Benoit Loore & Margarida Barbosa : « Lors de nos visites sur le terrain, ce qui nous a frappé c’est l’enthousiasme des tuteurs, le contact qu’ils établissent avec les élèves qu’ils suivent et le sérieux avec lequel ils accomplissent leur tâche. Nous avons pu constater que les écoles elles-mêmes sont demandeuses, accueillent le projet avec conviction et sont satisfaites des résultats obtenus grâce à ce tutorat. Il semble que souvent les étudiants-tuteurs le font en reconnaissance d’une aide qu’ils auraient eue eux-mêmes pendant leur parcours scolaire.

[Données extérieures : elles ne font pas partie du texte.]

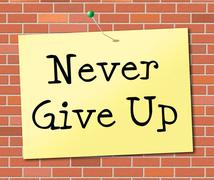 Never give up representing motivational motivate and encouragement Stock Illustration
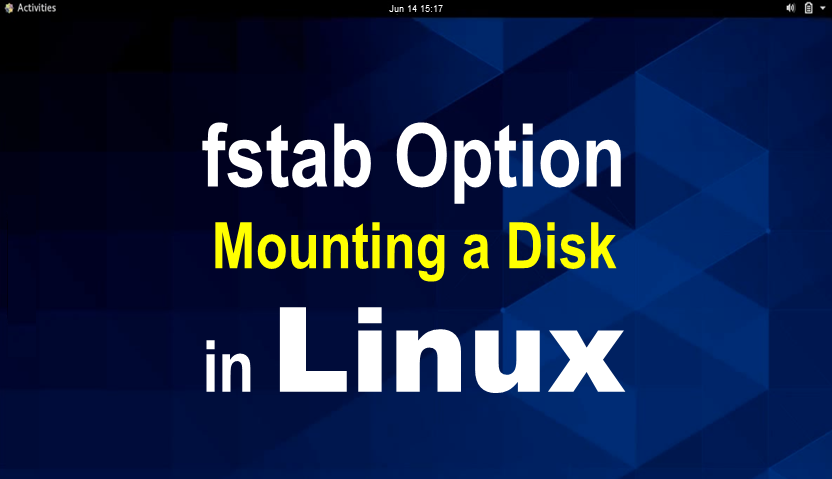 use of fstab option for mounting disk in linux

La voie de l’élève-tutoré qui devient tuteur. L’encadrement et la préparation proposés aux tuteurs par les équipes de Schola ULB est également important et la méthodologie intéressante. Aucun tuteur n’est seul face à sa « mission ». »

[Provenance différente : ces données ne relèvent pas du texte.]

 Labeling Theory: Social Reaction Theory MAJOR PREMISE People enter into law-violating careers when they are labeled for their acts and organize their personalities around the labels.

■ En 2026, vous avez renouvelé votre soutien au Programme Tutorat pour les 3 prochaines années, qu’est-ce qui vous a décidé à inscrire votre soutien dans la durée ?
Benoit Loore & Margarida Barbosa : « Notre philosophie consiste à mettre en place un engagement dans la durée en concluant des partenariats pluriannuels. Il est important à nos yeux de permettre aux associations de bénéficier d’une stabilité financière essentielle et de réaliser une planification stratégique à long terme. En outre, cela réduit la pression administrative à court terme qui est imposée par des soutiens annuels ou ponctuels. Notre objectif est de soutenir des trajectoires de transformation, pas seulement des actions ponctuelles. »

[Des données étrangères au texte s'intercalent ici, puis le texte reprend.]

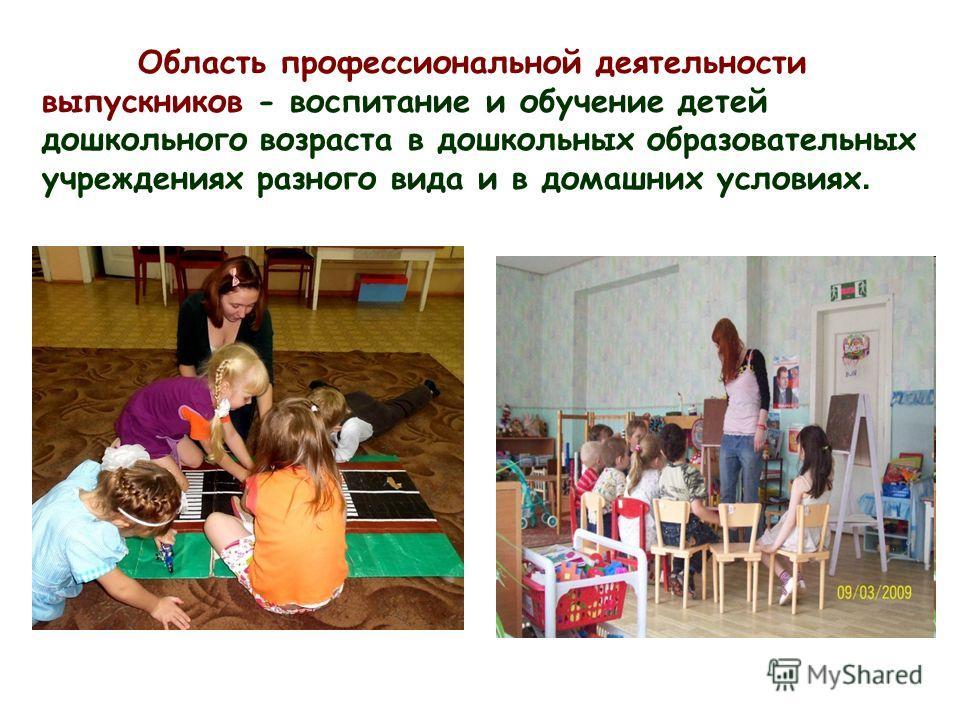 Область профессиональной деятельности выпускников - воспитание и обучение детей дошкольного возраста в дошкольных образовательных учреждениях разного вида и в домашних условиях.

■ Que diriez-vous aux potentiels financeurs / organismes qui hésiteraient à se lancer dans un partenariat avec Schola ULB ?
Benoit Loore & Margarida Barbosa : « Le tutorat de Schola ULB constitue un levier puissant d’égalité des chances. En offrant un accompagnement individualisé, il permet de répondre aux besoins de chaque élève, tant sur le plan scolaire que personnel. Au-delà d’un soutien scolaire, le tutorat contribue en effet à développer la confiance en soi, à acquérir une méthode de travail adaptée et à remotiver les élèves en difficulté.
D’autre part, Schola ULB est une organisation solide et structurée, qui bénéficie de plus de 30 ans d’expérience pertinente en matière de tutorat et qui repose sur une équipe très professionnelle et motivée. Enfin, les tuteurs sont des étudiants pour qui le tutorat offre également un cadre de développement personnel et d’acquisition de compétences. »
■ Question bonus : Si vous deviez expliquer en une phrase à un élève tutoré pourquoi le Fonds Baillet Latour soutient Schola ULB, que lui diriez-vous ?
Benoit Loore & Margarida Barbosa : « Nous soutenons Schola ULB parce que le tutorat de Schola ULB t’aide à poursuivre ton parcours scolaire avec confiance en te donnant un encadrement individuel qui respecte ton potentiel et ton rythme d’apprentissage. »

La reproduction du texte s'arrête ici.